INSTRUÇÕES DO EXERCÍCIO
Por favor, diga se cada afirmação a seguir concorda com o texto sobre IA no recrutamento. Responda sim ou não e cite literalmente as palavras do texto que decidem cada caso.
(a) A coletânea do Ministério Público do Trabalho reúne análises de um único procurador.
(b) As ferramentas baseadas em IA prometem trazer mais objetividade às contratações.
(c) Segundo o texto, a Amazon acertou no uso da IA.

Com base em uma coletânea de artigos do Ministério Público do Trabalho, este guia revela por que gigantes como a Amazon erraram e como sua empresa pode acertar.

A crescente complexidade do recrutamento e seleção, marcada por um alto volume de candidaturas e a pressão por eficiência, tem levado departamentos de RH a adotarem soluções baseadas em Inteligência Artificial (IA). Essas ferramentas prometem otimizar processos e trazer mais objetividade às contratações. Contudo, essa transição tecnológica traz consigo desafios jurídicos e éticos que não podem ser ignorados.

Este artigo baseia-se na aprofundada coletânea de artigos publicada pelo Ministério Público do Trabalho (MPT), intitulada “O Uso de Dados Pessoais e Inteligência Artificial na Relação de Trabalho“, que reúne análises de diversos procuradores e especialistas. É a partir dessa obra que exploraremos os riscos e as melhores práticas para o uso da IA no ambiente corporativo.

DADOS
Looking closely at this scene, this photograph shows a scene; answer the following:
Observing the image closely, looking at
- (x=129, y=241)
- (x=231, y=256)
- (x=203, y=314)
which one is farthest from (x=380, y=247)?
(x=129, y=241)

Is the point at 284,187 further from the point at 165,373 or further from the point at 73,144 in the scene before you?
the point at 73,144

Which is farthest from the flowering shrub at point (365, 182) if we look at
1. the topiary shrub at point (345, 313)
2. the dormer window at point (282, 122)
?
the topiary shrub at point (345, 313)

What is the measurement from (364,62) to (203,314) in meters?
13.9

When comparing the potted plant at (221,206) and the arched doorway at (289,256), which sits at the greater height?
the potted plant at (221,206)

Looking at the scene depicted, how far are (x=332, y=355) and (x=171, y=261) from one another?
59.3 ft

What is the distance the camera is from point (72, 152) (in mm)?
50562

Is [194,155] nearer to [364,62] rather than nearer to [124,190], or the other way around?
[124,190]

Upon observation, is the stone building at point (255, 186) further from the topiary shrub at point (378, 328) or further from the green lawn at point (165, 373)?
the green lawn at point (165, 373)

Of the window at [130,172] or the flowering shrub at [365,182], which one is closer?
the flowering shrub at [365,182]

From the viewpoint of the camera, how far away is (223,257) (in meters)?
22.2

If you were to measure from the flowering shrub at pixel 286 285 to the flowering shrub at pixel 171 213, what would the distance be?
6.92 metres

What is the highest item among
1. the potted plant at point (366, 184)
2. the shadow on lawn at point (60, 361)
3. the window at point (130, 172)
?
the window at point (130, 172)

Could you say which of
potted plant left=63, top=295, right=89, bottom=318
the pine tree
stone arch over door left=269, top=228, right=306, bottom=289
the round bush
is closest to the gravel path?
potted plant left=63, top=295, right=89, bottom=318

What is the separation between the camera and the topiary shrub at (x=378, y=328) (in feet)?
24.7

...

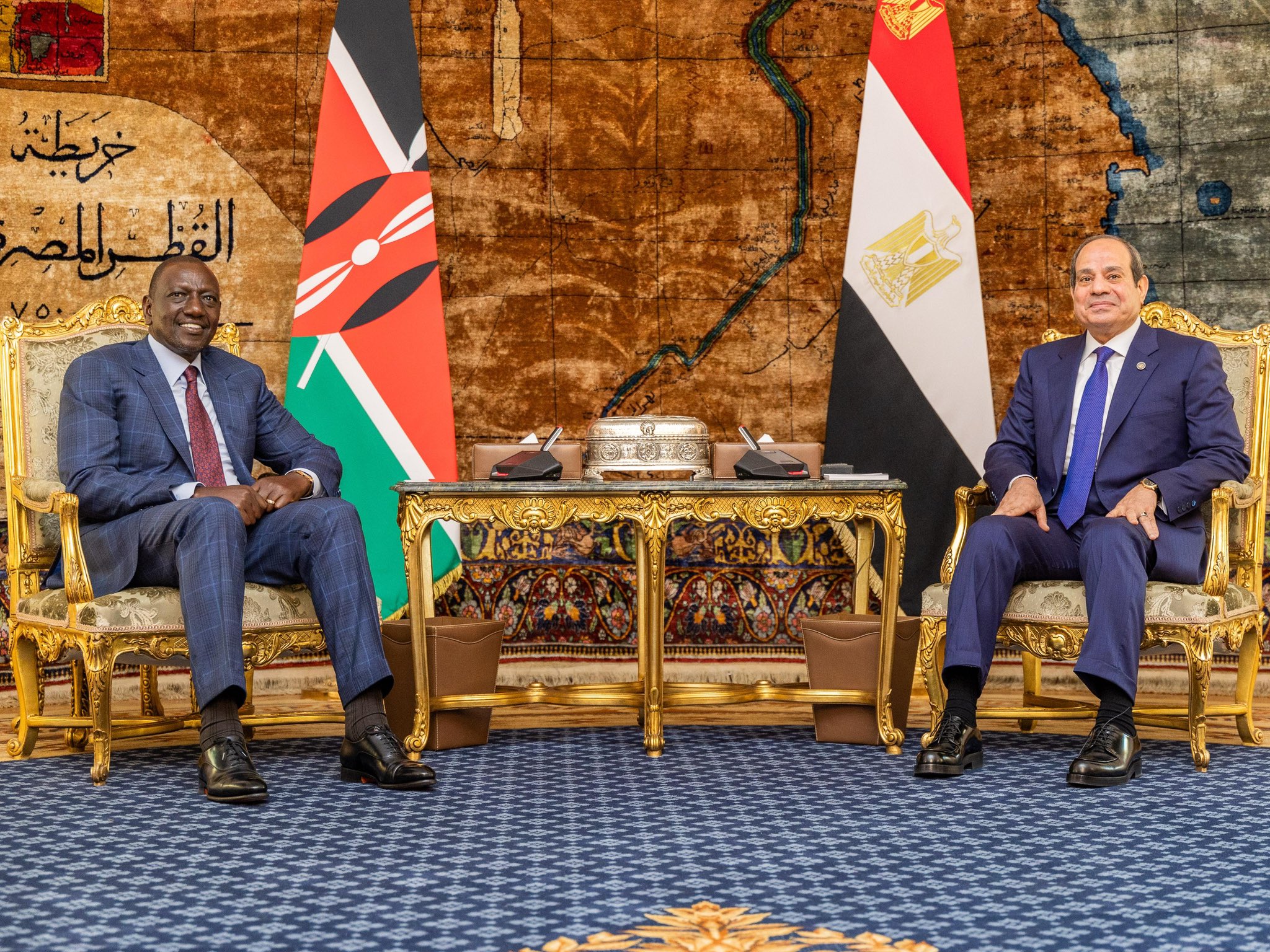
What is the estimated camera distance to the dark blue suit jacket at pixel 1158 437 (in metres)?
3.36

* * *

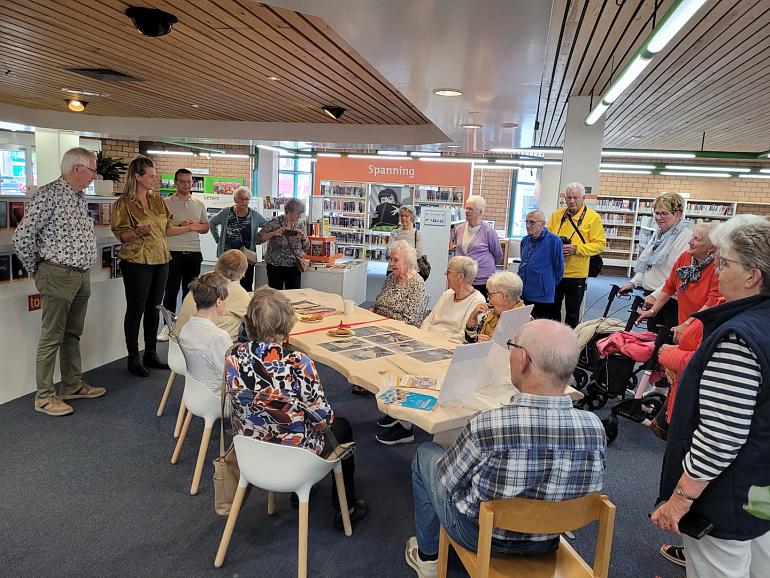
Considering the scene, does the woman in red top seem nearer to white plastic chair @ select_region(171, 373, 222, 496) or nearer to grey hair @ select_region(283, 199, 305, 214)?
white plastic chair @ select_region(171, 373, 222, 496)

RESPOSTA ABAIXO
(a) Não: "que reúne análises de diversos procuradores e especialistas".
(b) Sim: "Essas ferramentas prometem otimizar processos e trazer mais objetividade às contratações."
(c) Não: "por que gigantes como a Amazon erraram".